- Task item: Present the following entries again, word for word and in full.

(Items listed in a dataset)
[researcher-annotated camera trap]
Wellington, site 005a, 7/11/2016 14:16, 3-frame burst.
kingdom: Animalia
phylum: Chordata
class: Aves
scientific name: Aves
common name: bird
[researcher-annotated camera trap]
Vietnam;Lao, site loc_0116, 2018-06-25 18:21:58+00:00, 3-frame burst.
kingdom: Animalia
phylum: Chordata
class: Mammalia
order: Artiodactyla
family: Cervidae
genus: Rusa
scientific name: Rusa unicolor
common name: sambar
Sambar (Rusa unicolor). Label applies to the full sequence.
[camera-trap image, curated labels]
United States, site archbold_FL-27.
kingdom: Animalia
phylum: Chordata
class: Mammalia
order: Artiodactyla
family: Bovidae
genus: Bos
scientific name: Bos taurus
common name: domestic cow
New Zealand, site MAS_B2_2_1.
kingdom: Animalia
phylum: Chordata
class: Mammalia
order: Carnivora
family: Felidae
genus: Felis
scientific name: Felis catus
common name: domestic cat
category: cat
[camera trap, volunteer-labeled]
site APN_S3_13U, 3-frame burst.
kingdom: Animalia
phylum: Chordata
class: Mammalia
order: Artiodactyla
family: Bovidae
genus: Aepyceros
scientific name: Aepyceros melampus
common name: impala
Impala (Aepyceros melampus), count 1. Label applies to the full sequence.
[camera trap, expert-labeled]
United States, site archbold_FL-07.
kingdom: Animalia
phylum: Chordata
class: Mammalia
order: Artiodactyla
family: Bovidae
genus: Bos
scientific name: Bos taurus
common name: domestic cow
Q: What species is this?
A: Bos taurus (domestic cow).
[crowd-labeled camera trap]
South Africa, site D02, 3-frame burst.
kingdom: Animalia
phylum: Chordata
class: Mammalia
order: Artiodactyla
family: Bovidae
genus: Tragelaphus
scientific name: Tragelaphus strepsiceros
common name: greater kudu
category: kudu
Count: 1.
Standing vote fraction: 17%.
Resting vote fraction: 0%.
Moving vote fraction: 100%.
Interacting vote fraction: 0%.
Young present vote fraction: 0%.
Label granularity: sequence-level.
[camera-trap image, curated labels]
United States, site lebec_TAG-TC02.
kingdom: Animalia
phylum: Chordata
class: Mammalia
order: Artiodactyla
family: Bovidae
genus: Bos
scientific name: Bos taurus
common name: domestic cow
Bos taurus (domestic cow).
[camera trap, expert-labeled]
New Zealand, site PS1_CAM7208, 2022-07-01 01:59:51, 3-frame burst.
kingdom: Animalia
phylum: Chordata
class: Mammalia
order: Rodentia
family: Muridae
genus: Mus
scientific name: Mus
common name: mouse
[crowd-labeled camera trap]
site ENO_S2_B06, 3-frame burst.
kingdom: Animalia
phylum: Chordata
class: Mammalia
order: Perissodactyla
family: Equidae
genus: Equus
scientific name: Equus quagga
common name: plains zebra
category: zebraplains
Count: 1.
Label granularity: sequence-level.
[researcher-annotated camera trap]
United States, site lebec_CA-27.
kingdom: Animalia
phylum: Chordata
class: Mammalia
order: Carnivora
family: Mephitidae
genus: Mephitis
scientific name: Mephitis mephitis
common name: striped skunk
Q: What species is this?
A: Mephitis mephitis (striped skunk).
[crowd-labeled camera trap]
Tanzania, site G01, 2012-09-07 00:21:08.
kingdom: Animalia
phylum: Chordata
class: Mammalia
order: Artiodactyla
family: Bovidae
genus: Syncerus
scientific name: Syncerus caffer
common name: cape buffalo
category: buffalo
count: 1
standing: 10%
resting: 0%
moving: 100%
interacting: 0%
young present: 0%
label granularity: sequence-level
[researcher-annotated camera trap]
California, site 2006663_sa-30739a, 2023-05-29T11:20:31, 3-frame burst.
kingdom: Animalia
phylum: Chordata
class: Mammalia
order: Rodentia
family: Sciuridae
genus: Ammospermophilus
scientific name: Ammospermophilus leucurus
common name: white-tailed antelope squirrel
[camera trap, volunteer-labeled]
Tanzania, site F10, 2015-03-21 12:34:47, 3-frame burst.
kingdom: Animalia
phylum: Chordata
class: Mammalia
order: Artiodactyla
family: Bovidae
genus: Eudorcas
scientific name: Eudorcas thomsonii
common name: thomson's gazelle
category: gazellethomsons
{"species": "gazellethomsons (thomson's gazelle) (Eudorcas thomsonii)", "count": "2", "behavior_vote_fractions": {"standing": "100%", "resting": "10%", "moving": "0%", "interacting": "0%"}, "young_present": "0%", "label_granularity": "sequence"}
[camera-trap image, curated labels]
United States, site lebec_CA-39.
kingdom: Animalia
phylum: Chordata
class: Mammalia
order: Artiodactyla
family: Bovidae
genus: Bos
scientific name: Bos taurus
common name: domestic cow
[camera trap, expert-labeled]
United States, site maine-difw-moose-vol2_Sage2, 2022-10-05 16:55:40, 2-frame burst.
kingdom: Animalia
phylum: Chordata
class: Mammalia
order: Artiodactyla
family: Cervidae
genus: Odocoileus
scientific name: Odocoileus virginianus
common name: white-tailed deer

- Task response:
[researcher-annotated camera trap]
Wellington, site 005a, 7/11/2016 14:16, 3-frame burst.
kingdom: Animalia
phylum: Chordata
class: Aves
scientific name: Aves
common name: bird
[researcher-annotated camera trap]
Vietnam;Lao, site loc_0116, 2018-06-25 18:21:58+00:00, 3-frame burst.
kingdom: Animalia
phylum: Chordata
class: Mammalia
order: Artiodactyla
family: Cervidae
genus: Rusa
scientific name: Rusa unicolor
common name: sambar
Sambar (Rusa unicolor). Label applies to the full sequence.
[camera-trap image, curated labels]
United States, site archbold_FL-27.
kingdom: Animalia
phylum: Chordata
class: Mammalia
order: Artiodactyla
family: Bovidae
genus: Bos
scientific name: Bos taurus
common name: domestic cow
New Zealand, site MAS_B2_2_1.
kingdom: Animalia
phylum: Chordata
class: Mammalia
order: Carnivora
family: Felidae
genus: Felis
scientific name: Felis catus
common name: domestic cat
category: cat
[camera trap, volunteer-labeled]
site APN_S3_13U, 3-frame burst.
kingdom: Animalia
phylum: Chordata
class: Mammalia
order: Artiodactyla
family: Bovidae
genus: Aepyceros
scientific name: Aepyceros melampus
common name: impala
Impala (Aepyceros melampus), count 1. Label applies to the full sequence.
[camera trap, expert-labeled]
United States, site archbold_FL-07.
kingdom: Animalia
phylum: Chordata
class: Mammalia
order: Artiodactyla
family: Bovidae
genus: Bos
scientific name: Bos taurus
common name: domestic cow
Q: What species is this?
A: Bos taurus (domestic cow).
[crowd-labeled camera trap]
South Africa, site D02, 3-frame burst.
kingdom: Animalia
phylum: Chordata
class: Mammalia
order: Artiodactyla
family: Bovidae
genus: Tragelaphus
scientific name: Tragelaphus strepsiceros
common name: greater kudu
category: kudu
Count: 1.
Standing vote fraction: 17%.
Resting vote fraction: 0%.
Moving vote fraction: 100%.
Interacting vote fraction: 0%.
Young present vote fraction: 0%.
Label granularity: sequence-level.
[camera-trap image, curated labels]
United States, site lebec_TAG-TC02.
kingdom: Animalia
phylum: Chordata
class: Mammalia
order: Artiodactyla
family: Bovidae
genus: Bos
scientific name: Bos taurus
common name: domestic cow
Bos taurus (domestic cow).
[camera trap, expert-labeled]
New Zealand, site PS1_CAM7208, 2022-07-01 01:59:51, 3-frame burst.
kingdom: Animalia
phylum: Chordata
class: Mammalia
order: Rodentia
family: Muridae
genus: Mus
scientific name: Mus
common name: mouse
[crowd-labeled camera trap]
site ENO_S2_B06, 3-frame burst.
kingdom: Animalia
phylum: Chordata
class: Mammalia
order: Perissodactyla
family: Equidae
genus: Equus
scientific name: Equus quagga
common name: plains zebra
category: zebraplains
Count: 1.
Label granularity: sequence-level.
[researcher-annotated camera trap]
United States, site lebec_CA-27.
kingdom: Animalia
phylum: Chordata
class: Mammalia
order: Carnivora
family: Mephitidae
genus: Mephitis
scientific name: Mephitis mephitis
common name: striped skunk
Q: What species is this?
A: Mephitis mephitis (striped skunk).
[crowd-labeled camera trap]
Tanzania, site G01, 2012-09-07 00:21:08.
kingdom: Animalia
phylum: Chordata
class: Mammalia
order: Artiodactyla
family: Bovidae
genus: Syncerus
scientific name: Syncerus caffer
common name: cape buffalo
category: buffalo
count: 1
standing: 10%
resting: 0%
moving: 100%
interacting: 0%
young present: 0%
label granularity: sequence-level
[researcher-annotated camera trap]
California, site 2006663_sa-30739a, 2023-05-29T11:20:31, 3-frame burst.
kingdom: Animalia
phylum: Chordata
class: Mammalia
order: Rodentia
family: Sciuridae
genus: Ammospermophilus
scientific name: Ammospermophilus leucurus
common name: white-tailed antelope squirrel
[camera trap, volunteer-labeled]
Tanzania, site F10, 2015-03-21 12:34:47, 3-frame burst.
kingdom: Animalia
phylum: Chordata
class: Mammalia
order: Artiodactyla
family: Bovidae
genus: Eudorcas
scientific name: Eudorcas thomsonii
common name: thomson's gazelle
category: gazellethomsons
{"species": "gazellethomsons (thomson's gazelle) (Eudorcas thomsonii)", "count": "2", "behavior_vote_fractions": {"standing": "100%", "resting": "10%", "moving": "0%", "interacting": "0%"}, "young_present": "0%", "label_granularity": "sequence"}
[camera-trap image, curated labels]
United States, site lebec_CA-39.
kingdom: Animalia
phylum: Chordata
class: Mammalia
order: Artiodactyla
family: Bovidae
genus: Bos
scientific name: Bos taurus
common name: domestic cow
[camera trap, expert-labeled]
United States, site maine-difw-moose-vol2_Sage2, 2022-10-05 16:55:40, 2-frame burst.
kingdom: Animalia
phylum: Chordata
class: Mammalia
order: Artiodactyla
family: Cervidae
genus: Odocoileus
scientific name: Odocoileus virginianus
common name: white-tailed deer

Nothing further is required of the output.